PROBLEM DETAILS
Extend the mailing list reply about pushing IP reputation data to home routers, picking up after its final sentence.

[Discussion] Discussion Digest, Vol 1, Issue 14

James McQuaid jim.mcquaid at gmail.com
Tue Oct 21 11:25:34 UTC 2008


Concur.  Pushing reputational data to home users (with no interaction
required by the home user) offers opportunities.  WOT and the paid
version of SiteAdvisor are attempting to do this in the browser, but
require some user interaction.

There are hundreds of thousands of misconfigured, compromised and
ineffective home routers out there.  If we could work with the
manufacturers, it might be possible to return these devices to
productive use.


> Or do we go with just pushing reputational data to the home user? What I
> mean is if we build this engine to generate and act upon IP reputation
> data could we know enough about the Internet collectively to simply push
> a blacklist to the home user's router/firewall?
>
> On the more sophisticated devices where software could be installed
> maybe it does run a stripped down detection engine and help feed IP data
> back to the group. But overall it's still primarily benefiting only from
> the blacklisting and whitelisting of the whole?
>
> How many false positives would we encounter that might actually affect a
> home user?

We can take steps to ensure that this is not a big issue.

Dataset items

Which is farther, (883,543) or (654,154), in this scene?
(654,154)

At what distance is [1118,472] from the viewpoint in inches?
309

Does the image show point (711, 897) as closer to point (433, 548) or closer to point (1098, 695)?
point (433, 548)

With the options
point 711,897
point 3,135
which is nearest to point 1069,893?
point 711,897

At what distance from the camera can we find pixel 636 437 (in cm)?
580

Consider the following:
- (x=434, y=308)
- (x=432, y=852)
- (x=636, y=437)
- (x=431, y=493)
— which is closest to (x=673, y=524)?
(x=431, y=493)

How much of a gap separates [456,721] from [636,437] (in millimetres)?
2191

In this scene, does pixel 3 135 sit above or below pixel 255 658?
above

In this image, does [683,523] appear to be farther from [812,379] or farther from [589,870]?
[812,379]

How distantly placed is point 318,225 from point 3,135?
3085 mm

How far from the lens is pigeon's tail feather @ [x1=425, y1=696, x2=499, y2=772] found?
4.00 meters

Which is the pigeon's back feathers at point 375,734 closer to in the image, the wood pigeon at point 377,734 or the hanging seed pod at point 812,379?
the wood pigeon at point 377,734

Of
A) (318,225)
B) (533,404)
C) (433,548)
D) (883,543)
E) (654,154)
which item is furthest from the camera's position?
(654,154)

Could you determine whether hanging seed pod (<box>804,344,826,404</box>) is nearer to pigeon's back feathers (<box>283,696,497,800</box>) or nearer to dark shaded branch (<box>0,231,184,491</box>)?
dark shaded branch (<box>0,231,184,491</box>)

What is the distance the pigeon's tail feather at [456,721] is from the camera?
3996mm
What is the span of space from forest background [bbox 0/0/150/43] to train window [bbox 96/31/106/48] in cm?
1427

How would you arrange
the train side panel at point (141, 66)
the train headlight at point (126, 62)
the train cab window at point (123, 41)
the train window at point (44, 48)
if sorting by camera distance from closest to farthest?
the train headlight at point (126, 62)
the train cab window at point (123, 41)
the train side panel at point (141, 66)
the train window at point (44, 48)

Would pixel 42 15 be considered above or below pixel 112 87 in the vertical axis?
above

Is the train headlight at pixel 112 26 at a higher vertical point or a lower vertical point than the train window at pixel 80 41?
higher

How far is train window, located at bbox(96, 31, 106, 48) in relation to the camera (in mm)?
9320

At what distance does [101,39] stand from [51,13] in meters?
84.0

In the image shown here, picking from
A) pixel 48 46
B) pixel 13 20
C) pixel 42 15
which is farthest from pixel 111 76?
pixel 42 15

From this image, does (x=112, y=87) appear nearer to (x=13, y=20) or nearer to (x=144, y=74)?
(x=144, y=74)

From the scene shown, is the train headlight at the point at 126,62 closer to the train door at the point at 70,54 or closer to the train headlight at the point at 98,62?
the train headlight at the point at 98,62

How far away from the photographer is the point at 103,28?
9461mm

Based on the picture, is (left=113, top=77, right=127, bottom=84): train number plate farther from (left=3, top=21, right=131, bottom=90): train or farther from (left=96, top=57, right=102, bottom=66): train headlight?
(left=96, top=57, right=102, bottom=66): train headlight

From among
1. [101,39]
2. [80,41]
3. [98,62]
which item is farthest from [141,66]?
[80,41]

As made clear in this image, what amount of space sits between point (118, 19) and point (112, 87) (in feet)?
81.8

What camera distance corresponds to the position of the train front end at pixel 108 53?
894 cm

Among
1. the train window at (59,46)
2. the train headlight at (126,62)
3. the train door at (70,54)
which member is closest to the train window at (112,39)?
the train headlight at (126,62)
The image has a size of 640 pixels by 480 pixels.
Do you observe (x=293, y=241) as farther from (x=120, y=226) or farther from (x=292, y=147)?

RESPONSE BELOW
> I think it'd be a very interesting day if we were to have essentially a
> Spamhaus/SURBL for IPs, thus pushing the bad guys to have to be even
> more IP mobile than they are now.
>
> Take atrivo/intercare/mccolo for example. Infested with crap, and have
> been for years. But since they can't really be blocked on the backbone
> home users still hit the same scam AV sites, give their credit card
> info, and get screwed. We know the sites are there, the registrars won't
> take them down, the ISP is colluding with the bad guys so they'll stay
> online. What can we do? (besides scream to our representatives for more
> effective laws)
>
> We can block those bad IPs at the home user's level. That'll make them
> start moving of course, just like bots being used to spam until they're
> listed. So we have to be able to immediately move quickly with the.

Shut them out in real time with multiple daily updates; most of the
data would not change, so the diff would usually be a very small file.


> What does everyone think there? The basic idea being to use a normal
> engine model by most security pro's to feed IP reputation into a global
> database, and then the home user gets some sort of very basic tool or
> button they can click on to benefit from that data? Maybe even feed back
> to us.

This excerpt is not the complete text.